When the output of an operation is consumed by more than one downstream operation, the engine must keep that output in memory until all consumers have consumed it. A query plan with a shared sub-plan or a self-join can therefore hold multiple chunks in memory simultaneously even if each individual operation is within budget.

File format constraints#

The minimum amount of data the engine can read at one time depends on the file format. For Parquet, the engine can read as little as one column chunk at a time, so files written with reasonable row-group sizes give the engine fine-grained control over how much data enters the pipeline at once. For formats that do not support partial reads, such as CSV, the engine must load an entire file before it can begin processing, which may produce chunks much larger than target_partition_size.

Spilling to host memory#

When GPU memory pressure rises above a configurable threshold (RAPIDSMPF_SPILL_DEVICE_LIMIT, default 80%), the engine begins spilling: moving chunks that are not currently being processed from GPU to host (CPU) memory. Once the operation that needs them resumes, the chunks are then unspilled back to the GPU.

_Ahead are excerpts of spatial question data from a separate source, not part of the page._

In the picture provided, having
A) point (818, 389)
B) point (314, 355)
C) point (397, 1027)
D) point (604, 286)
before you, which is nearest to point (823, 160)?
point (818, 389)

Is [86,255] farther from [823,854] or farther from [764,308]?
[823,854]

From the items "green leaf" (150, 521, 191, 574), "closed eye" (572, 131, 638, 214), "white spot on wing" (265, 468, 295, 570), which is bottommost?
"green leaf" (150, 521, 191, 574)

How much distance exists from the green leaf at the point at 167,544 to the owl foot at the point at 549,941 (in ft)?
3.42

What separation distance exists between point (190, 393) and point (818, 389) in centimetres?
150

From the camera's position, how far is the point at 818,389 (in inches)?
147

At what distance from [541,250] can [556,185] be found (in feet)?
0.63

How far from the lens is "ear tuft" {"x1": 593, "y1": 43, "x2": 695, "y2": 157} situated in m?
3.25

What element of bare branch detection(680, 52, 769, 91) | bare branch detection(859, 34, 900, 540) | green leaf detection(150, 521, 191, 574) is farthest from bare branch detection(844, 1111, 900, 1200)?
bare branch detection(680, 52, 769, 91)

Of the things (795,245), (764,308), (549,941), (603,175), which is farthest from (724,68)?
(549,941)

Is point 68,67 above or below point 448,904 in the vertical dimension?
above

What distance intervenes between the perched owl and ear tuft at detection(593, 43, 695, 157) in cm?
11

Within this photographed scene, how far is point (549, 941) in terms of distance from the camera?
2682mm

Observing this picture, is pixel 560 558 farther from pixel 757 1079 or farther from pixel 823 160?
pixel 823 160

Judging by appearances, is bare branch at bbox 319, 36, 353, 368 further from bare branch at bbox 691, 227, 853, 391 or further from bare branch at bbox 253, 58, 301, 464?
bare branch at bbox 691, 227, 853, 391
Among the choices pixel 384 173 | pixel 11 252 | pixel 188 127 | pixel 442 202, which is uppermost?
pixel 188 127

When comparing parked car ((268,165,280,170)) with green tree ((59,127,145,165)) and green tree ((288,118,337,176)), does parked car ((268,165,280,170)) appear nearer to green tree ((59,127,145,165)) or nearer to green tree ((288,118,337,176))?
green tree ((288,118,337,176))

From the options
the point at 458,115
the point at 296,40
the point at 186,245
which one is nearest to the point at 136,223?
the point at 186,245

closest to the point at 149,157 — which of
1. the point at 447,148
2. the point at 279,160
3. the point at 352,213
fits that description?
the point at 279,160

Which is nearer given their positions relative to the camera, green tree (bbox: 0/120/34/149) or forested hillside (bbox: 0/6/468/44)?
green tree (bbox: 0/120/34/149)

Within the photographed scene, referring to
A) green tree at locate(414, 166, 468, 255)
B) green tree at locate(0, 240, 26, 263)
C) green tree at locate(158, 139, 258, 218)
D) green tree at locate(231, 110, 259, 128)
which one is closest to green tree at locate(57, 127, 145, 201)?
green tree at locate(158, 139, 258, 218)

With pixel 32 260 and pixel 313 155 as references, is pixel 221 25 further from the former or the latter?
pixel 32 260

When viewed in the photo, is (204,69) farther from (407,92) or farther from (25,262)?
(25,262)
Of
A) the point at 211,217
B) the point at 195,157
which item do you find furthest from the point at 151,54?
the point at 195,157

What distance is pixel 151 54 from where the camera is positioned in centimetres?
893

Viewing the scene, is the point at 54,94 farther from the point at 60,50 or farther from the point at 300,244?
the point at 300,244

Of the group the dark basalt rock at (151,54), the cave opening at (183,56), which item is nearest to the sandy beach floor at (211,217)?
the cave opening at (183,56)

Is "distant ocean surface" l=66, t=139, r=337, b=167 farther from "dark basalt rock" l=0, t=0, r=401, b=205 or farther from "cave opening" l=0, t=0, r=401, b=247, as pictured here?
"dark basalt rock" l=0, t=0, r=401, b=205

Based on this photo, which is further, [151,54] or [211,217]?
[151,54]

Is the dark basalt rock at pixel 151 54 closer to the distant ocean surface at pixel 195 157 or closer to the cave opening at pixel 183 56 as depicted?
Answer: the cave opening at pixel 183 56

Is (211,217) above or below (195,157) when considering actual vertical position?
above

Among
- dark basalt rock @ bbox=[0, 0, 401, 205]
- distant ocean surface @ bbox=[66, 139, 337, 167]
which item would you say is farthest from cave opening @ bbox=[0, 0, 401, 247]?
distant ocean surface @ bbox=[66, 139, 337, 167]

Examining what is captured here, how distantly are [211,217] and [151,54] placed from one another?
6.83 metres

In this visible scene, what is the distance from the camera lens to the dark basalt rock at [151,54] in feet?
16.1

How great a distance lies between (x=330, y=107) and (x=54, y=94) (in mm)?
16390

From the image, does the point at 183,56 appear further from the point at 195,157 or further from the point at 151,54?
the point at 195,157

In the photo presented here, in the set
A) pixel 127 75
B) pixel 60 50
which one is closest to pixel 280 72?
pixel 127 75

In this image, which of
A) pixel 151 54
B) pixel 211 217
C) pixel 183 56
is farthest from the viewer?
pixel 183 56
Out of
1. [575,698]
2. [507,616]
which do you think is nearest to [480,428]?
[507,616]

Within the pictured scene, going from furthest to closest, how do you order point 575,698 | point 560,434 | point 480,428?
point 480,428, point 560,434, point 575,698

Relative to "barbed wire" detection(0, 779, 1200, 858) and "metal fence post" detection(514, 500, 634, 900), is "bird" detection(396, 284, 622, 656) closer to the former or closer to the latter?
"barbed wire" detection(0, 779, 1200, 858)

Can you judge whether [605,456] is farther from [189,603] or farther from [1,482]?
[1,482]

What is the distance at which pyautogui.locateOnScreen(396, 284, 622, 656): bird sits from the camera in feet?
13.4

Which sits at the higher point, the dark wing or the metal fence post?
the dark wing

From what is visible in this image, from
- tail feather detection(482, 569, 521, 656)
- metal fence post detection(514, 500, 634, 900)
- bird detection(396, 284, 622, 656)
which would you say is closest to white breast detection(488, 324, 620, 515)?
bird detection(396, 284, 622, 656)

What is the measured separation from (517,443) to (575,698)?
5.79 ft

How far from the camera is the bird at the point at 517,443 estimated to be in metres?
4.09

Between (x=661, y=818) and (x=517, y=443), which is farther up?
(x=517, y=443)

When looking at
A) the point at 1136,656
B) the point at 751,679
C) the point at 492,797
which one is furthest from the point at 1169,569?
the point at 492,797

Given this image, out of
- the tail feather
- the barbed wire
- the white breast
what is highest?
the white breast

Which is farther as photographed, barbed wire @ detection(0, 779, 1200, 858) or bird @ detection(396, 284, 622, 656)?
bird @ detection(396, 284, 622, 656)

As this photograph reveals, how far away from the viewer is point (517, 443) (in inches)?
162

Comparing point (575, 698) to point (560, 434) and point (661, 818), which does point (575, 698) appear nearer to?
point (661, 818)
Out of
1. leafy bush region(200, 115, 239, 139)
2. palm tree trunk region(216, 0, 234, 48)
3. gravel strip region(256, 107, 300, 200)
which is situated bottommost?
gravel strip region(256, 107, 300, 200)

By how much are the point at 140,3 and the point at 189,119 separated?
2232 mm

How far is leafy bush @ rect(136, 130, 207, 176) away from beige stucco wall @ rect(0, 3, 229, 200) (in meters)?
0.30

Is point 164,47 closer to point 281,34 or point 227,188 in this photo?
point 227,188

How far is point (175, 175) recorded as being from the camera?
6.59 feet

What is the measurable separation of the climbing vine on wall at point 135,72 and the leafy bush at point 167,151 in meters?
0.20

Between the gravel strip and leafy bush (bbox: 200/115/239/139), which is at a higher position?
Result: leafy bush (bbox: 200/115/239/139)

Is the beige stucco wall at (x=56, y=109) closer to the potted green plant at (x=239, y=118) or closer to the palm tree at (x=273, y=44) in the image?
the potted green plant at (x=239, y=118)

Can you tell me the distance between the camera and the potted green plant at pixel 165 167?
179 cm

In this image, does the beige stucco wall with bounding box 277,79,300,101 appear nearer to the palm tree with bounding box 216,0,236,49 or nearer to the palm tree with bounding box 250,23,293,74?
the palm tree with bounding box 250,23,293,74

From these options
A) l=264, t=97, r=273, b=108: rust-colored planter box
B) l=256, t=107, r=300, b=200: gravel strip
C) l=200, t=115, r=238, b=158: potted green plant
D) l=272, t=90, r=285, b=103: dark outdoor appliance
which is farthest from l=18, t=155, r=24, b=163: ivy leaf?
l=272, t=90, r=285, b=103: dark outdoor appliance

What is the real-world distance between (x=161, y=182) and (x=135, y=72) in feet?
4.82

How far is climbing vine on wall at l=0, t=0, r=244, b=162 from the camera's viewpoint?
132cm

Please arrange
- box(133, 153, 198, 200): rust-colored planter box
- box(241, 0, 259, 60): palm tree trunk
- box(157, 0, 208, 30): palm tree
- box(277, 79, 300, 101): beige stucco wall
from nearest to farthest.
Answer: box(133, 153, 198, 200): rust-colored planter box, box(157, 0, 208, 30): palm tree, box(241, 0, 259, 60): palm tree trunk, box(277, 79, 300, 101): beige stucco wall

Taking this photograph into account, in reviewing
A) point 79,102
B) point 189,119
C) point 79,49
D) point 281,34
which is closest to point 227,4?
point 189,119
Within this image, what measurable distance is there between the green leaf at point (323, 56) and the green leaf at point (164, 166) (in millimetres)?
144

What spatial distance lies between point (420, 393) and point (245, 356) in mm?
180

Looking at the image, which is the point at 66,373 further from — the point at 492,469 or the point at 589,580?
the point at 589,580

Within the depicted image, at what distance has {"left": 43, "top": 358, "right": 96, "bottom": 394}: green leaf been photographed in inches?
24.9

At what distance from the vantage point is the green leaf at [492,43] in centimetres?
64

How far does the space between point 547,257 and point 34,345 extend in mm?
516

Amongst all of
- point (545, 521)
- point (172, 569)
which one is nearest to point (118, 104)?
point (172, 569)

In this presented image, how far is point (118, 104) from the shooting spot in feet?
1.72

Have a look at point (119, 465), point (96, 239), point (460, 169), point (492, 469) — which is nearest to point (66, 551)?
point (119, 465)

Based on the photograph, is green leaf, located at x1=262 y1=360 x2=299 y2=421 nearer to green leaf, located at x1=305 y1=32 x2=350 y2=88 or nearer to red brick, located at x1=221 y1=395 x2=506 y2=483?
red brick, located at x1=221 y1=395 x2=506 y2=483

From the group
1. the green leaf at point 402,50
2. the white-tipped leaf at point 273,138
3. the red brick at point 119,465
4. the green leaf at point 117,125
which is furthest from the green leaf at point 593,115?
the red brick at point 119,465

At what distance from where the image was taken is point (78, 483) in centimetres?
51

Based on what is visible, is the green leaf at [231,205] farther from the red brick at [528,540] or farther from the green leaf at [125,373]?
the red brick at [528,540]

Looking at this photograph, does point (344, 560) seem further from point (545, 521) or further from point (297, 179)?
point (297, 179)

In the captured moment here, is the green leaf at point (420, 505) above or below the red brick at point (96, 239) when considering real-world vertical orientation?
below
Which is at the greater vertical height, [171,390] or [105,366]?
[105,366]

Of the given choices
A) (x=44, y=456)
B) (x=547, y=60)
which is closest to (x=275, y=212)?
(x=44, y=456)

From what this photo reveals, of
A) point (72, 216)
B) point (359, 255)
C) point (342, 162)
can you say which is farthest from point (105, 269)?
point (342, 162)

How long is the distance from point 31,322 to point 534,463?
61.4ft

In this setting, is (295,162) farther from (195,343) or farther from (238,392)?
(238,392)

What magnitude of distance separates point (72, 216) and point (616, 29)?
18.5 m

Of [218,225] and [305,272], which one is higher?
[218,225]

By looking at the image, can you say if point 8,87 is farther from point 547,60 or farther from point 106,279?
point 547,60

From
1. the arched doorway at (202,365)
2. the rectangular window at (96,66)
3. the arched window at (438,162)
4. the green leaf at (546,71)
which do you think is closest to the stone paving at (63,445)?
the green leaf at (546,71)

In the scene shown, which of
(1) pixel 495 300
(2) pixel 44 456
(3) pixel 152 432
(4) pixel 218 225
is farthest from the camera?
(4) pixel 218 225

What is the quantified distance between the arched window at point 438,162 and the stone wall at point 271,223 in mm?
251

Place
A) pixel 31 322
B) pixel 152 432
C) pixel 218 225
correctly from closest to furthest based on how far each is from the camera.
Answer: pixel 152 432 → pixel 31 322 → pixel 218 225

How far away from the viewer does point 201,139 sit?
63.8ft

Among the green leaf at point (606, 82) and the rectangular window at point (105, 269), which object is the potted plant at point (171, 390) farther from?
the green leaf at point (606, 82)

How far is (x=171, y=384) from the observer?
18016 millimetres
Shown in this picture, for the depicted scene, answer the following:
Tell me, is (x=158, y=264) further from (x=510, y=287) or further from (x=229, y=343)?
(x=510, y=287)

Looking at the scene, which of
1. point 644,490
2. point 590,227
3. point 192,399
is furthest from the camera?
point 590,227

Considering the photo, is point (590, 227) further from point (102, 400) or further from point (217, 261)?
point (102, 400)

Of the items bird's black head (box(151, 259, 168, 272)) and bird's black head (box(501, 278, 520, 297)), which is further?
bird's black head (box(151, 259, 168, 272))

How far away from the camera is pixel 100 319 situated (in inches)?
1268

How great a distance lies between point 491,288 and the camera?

Spilling lets the engine handle datasets larger than GPU memory, but every spill and unspill requires a GPU-to-host data transfer, and the operation depending on that chunk must wait until the transfer completes.

If spilling is occurring but the GPU still runs out of memory, it usually means the peak allocation within a single operation is too large. Reducing target_partition_size makes each operation smaller, and lowering RAPIDSMPF_SPILL_DEVICE_LIMIT causes spilling to start earlier, leaving more headroom for those peaks.

Pinned memory and transfer speed#

By default, host memory used for spilling is pageable. The operating system may swap it to disk, and GPU-to-host transfers must go through an extra copy. Pinned (page-locked) memory bypasses this: the GPU DMA engine can transfer directly to and from it, significantly increasing bandwidth.

The trade-off is that registering pinned memory with the driver has a substantial up-front cost. Pinned memory also reduces the amount of host memory available for other work on the system: pinned pages cannot be swapped out or migrated by the operating system. These costs are therefore only worthwhile if spilling is a clear bottleneck in your workflow, or if you are executing many queries in the same session. Consequently, if we want to spill to pinned memory we must explicitly opt in when constructing the GPU engine for queries.

Configuration reference#

Option

Default

Effect

target_partition_size (executor option or CUDF_POLARS__EXECUTOR__TARGET_PARTITION_SIZE)

1.5 GB or 2.5% of smallest GPU

Target chunk size in bytes. Smaller values reduce peak memory at some cost to compute efficiency.

RAPIDSMPF_SPILL_DEVICE_LIMIT

80%

GPU memory fraction at which spilling begins. Lower values give more headroom for peaks.

RAPIDSMPF_PINNED_MEMORY

disabled

Set to true to enable pinned host memory for spill buffers.

RAPIDSMPF_PINNED_INITIAL_POOL_SIZE

(none)

Size of the pinned memory pool to pre-allocate (e.g. 32GB).

For the full list of engine configuration options, including target_partition_size, see Configuration Options. For the full list of memory and spill configuration options see the RapidsMPF configuration reference.